August 20, 2004

Crossing the Atlantic

[MonkeyFight begins with these posts: 1 2 3]

Do I believe that we are at war? Yes and no. We are not "at war" in the way even remotely analogous to the way we were in WW2, or even the cold war. If you asked 50 different legislators who we are at war with, I believe you would get very different answers. This is not good, since Congress is the body constitutionally responsible for declaring and ultimately supervising war. Congress is not doing this - they have closed their eyes and told the Executive Branch to just "make us safer" without telling them who the "official" enemy is.

The Administration, because it has not been forced to clarify its specific goals, is waging war on anything that looks like it may threaten the power of the US, and they are doing it without taking a true "posture of war". Additionally, they are not being truthful about WHY we are being attacked and what our other options are for dealing with this problem.

We are NOT being attacked because we are free. We are being attacked because we support Israel and meddle in middle eastern affairs. This is important, and people don't seem to understand this.

Our handling of both the Iraq war and domestic terror risks indicates that we don't really have a clue who we're fighting or how to fight them. If, as Gingrich stated, we will not likely see a return to something resembling liberty within our borders during my KIDS lifetime, much less my own, then we are not doing this right.

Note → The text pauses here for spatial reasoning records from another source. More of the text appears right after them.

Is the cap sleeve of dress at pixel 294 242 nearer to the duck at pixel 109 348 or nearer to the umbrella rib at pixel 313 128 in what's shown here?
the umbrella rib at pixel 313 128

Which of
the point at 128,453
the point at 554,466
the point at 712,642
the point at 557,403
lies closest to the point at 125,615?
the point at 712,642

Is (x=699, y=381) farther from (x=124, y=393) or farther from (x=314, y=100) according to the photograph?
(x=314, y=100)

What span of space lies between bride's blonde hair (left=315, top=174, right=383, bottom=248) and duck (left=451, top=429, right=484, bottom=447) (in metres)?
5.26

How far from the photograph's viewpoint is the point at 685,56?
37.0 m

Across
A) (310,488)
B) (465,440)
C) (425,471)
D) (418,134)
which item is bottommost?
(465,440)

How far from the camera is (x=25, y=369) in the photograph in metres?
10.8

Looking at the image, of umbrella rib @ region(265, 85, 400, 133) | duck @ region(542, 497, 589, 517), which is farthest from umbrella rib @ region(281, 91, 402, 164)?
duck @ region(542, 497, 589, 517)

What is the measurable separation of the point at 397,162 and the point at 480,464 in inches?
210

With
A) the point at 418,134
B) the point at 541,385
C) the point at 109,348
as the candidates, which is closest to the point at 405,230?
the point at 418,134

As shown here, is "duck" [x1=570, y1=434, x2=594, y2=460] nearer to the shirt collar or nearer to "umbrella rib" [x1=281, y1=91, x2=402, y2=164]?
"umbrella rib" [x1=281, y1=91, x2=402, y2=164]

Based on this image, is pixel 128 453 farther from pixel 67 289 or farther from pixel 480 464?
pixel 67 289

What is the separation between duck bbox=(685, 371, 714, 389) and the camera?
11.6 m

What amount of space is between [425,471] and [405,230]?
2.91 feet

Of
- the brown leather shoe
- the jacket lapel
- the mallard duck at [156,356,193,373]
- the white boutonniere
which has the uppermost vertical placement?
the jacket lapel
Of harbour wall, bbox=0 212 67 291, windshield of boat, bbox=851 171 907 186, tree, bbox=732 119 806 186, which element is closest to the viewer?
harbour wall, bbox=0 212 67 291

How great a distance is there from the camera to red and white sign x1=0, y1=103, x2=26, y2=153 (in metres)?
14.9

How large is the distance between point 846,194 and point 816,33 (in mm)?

If we REALLY are "at war", then we need to behave like we are. We must protect our borders above all else, and we must aggressively cut spending on all non-essential programs until the war is over. To continue to expand social services, foreign aid, the military, and the police state is utter foolishness. The government is saying, "trust us, we'll protect you." This is foolishness as well.

So, in a very real sense, we are NOT at war yet. Instead, we're involved in a very ambiguous global police action. When the only way a "democracy" can get the consent of the governed is to profoundly deceive the governed, we have sacrificed what we intended to protect.

Side note: There is no way to know what the result ultimately would have been, but there is a strong argument to be made that the "protect our allies" policy that led from a low-grade Balkan political assassination to the wholesale sacrifice of a whole generation of Europe's youth in WW1 directly led to the rise of Hitler. Similarly, we don't really know how things would have turned out if Stalin and Hitler had spent another 10-15 years killing each other. Eventually you run out of money and soldiers. But I suppose that's a discussion for another day.